(Saved data entries)
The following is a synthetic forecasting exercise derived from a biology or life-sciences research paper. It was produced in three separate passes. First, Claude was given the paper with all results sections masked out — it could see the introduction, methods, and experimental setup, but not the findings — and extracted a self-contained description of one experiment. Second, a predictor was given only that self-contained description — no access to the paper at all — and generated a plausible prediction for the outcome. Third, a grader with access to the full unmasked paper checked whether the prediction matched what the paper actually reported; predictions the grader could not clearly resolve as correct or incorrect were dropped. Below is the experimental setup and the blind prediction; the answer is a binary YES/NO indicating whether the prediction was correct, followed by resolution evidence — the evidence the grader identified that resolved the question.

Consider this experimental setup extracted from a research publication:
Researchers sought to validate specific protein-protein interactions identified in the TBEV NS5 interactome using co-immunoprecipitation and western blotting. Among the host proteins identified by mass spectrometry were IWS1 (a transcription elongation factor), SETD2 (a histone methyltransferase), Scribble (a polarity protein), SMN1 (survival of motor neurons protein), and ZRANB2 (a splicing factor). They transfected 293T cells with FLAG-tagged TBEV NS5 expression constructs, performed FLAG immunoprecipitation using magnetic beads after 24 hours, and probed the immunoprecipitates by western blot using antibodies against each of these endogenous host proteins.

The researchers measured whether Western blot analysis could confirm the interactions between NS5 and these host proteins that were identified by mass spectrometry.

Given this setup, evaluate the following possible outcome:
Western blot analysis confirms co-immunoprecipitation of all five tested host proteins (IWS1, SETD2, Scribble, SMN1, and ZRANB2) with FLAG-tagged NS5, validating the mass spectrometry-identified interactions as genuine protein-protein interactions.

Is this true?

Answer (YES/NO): YES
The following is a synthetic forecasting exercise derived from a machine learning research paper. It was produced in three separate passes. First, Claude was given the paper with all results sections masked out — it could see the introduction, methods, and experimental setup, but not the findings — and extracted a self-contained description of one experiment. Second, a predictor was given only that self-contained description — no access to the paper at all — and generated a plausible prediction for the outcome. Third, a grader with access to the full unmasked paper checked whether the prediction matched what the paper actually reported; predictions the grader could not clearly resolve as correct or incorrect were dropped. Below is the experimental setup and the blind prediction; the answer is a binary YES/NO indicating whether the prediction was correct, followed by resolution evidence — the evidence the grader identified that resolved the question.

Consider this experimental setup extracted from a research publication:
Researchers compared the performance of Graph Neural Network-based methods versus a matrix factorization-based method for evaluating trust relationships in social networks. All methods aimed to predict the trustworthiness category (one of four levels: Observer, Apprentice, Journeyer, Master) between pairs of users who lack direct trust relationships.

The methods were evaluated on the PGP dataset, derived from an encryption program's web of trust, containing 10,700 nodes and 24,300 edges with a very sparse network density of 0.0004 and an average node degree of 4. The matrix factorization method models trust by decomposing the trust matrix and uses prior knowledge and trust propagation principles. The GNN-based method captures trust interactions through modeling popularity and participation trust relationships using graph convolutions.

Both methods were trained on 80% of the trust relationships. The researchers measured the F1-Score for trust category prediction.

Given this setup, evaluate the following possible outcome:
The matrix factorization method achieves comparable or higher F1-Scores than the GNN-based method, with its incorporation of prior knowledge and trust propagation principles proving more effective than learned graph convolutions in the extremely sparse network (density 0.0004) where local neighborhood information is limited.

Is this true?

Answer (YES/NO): NO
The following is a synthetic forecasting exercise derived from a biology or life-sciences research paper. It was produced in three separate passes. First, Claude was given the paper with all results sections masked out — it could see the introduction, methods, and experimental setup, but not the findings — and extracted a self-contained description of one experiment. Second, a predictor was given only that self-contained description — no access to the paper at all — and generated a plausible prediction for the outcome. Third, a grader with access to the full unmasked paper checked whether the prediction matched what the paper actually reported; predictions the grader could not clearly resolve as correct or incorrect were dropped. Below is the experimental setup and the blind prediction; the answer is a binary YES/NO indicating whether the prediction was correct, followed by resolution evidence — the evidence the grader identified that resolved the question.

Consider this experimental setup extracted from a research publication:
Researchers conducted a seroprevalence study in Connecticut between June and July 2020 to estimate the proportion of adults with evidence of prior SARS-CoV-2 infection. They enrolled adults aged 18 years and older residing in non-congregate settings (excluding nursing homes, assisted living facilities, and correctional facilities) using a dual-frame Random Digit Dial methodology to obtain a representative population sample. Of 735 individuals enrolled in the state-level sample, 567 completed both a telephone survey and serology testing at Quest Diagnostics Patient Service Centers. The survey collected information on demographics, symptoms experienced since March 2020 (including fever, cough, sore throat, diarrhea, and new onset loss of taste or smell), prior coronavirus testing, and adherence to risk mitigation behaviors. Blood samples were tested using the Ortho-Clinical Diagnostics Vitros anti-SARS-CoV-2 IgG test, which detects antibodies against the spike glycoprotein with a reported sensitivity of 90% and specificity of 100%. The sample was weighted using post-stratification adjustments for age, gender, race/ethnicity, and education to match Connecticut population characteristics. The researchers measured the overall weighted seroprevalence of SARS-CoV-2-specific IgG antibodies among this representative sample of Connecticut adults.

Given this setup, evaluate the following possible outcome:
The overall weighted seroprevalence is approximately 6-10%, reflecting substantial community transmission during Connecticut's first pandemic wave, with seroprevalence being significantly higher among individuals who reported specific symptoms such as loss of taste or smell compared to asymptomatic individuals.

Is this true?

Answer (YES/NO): NO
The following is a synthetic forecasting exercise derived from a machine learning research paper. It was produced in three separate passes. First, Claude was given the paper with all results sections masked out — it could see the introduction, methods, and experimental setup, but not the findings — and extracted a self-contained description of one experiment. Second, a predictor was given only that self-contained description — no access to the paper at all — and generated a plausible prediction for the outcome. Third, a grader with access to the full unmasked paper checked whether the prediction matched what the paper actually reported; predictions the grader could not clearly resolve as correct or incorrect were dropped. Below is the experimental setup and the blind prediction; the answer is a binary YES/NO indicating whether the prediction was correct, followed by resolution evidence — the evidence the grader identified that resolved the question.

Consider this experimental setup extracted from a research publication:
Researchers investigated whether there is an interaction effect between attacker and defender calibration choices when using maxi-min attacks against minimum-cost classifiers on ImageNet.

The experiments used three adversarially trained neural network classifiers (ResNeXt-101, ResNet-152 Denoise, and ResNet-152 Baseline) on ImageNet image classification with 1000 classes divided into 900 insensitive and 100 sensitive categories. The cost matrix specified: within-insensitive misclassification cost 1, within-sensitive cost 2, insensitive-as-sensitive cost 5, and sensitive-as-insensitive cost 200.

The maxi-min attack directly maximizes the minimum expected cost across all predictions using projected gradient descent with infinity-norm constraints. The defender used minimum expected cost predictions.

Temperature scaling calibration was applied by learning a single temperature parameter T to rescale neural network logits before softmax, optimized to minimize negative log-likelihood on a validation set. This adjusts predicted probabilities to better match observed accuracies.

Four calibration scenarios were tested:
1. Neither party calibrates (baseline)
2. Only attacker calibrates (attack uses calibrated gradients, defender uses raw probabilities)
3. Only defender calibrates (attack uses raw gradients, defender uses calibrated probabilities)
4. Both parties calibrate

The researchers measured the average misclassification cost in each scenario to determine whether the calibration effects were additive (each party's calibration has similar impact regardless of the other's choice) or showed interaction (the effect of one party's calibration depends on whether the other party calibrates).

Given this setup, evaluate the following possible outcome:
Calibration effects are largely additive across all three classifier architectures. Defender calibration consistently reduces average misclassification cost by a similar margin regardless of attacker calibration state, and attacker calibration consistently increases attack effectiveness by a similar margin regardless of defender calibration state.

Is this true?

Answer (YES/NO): NO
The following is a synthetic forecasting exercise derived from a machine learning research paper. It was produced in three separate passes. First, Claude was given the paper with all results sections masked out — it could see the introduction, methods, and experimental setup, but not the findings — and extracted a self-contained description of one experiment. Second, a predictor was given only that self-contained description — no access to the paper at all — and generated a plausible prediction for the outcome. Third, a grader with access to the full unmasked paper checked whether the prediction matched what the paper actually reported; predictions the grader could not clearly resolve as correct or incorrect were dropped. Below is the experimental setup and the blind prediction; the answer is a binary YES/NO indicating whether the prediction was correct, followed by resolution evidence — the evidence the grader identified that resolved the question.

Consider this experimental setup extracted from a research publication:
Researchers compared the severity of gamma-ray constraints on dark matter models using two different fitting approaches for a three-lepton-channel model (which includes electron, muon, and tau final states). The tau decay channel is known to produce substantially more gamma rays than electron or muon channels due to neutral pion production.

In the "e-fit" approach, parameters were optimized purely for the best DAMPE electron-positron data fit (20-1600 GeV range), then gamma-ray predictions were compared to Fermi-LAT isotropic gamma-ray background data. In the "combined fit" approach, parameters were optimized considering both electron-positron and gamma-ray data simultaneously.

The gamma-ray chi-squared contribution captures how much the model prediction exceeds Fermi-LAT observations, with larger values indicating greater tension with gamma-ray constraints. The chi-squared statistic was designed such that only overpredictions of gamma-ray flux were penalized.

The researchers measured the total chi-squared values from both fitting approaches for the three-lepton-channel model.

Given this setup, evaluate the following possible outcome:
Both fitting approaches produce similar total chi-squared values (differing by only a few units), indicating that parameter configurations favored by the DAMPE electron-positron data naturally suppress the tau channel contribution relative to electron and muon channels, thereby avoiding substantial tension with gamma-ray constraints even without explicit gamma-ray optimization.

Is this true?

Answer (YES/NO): NO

## Task objective
Filter the entries above down to the lines that contain the word "gradients".

## Answer for this exercise
2. Only attacker calibrates (attack uses calibrated gradients, defender uses raw probabilities)
3. Only defender calibrates (attack uses raw gradients, defender uses calibrated probabilities)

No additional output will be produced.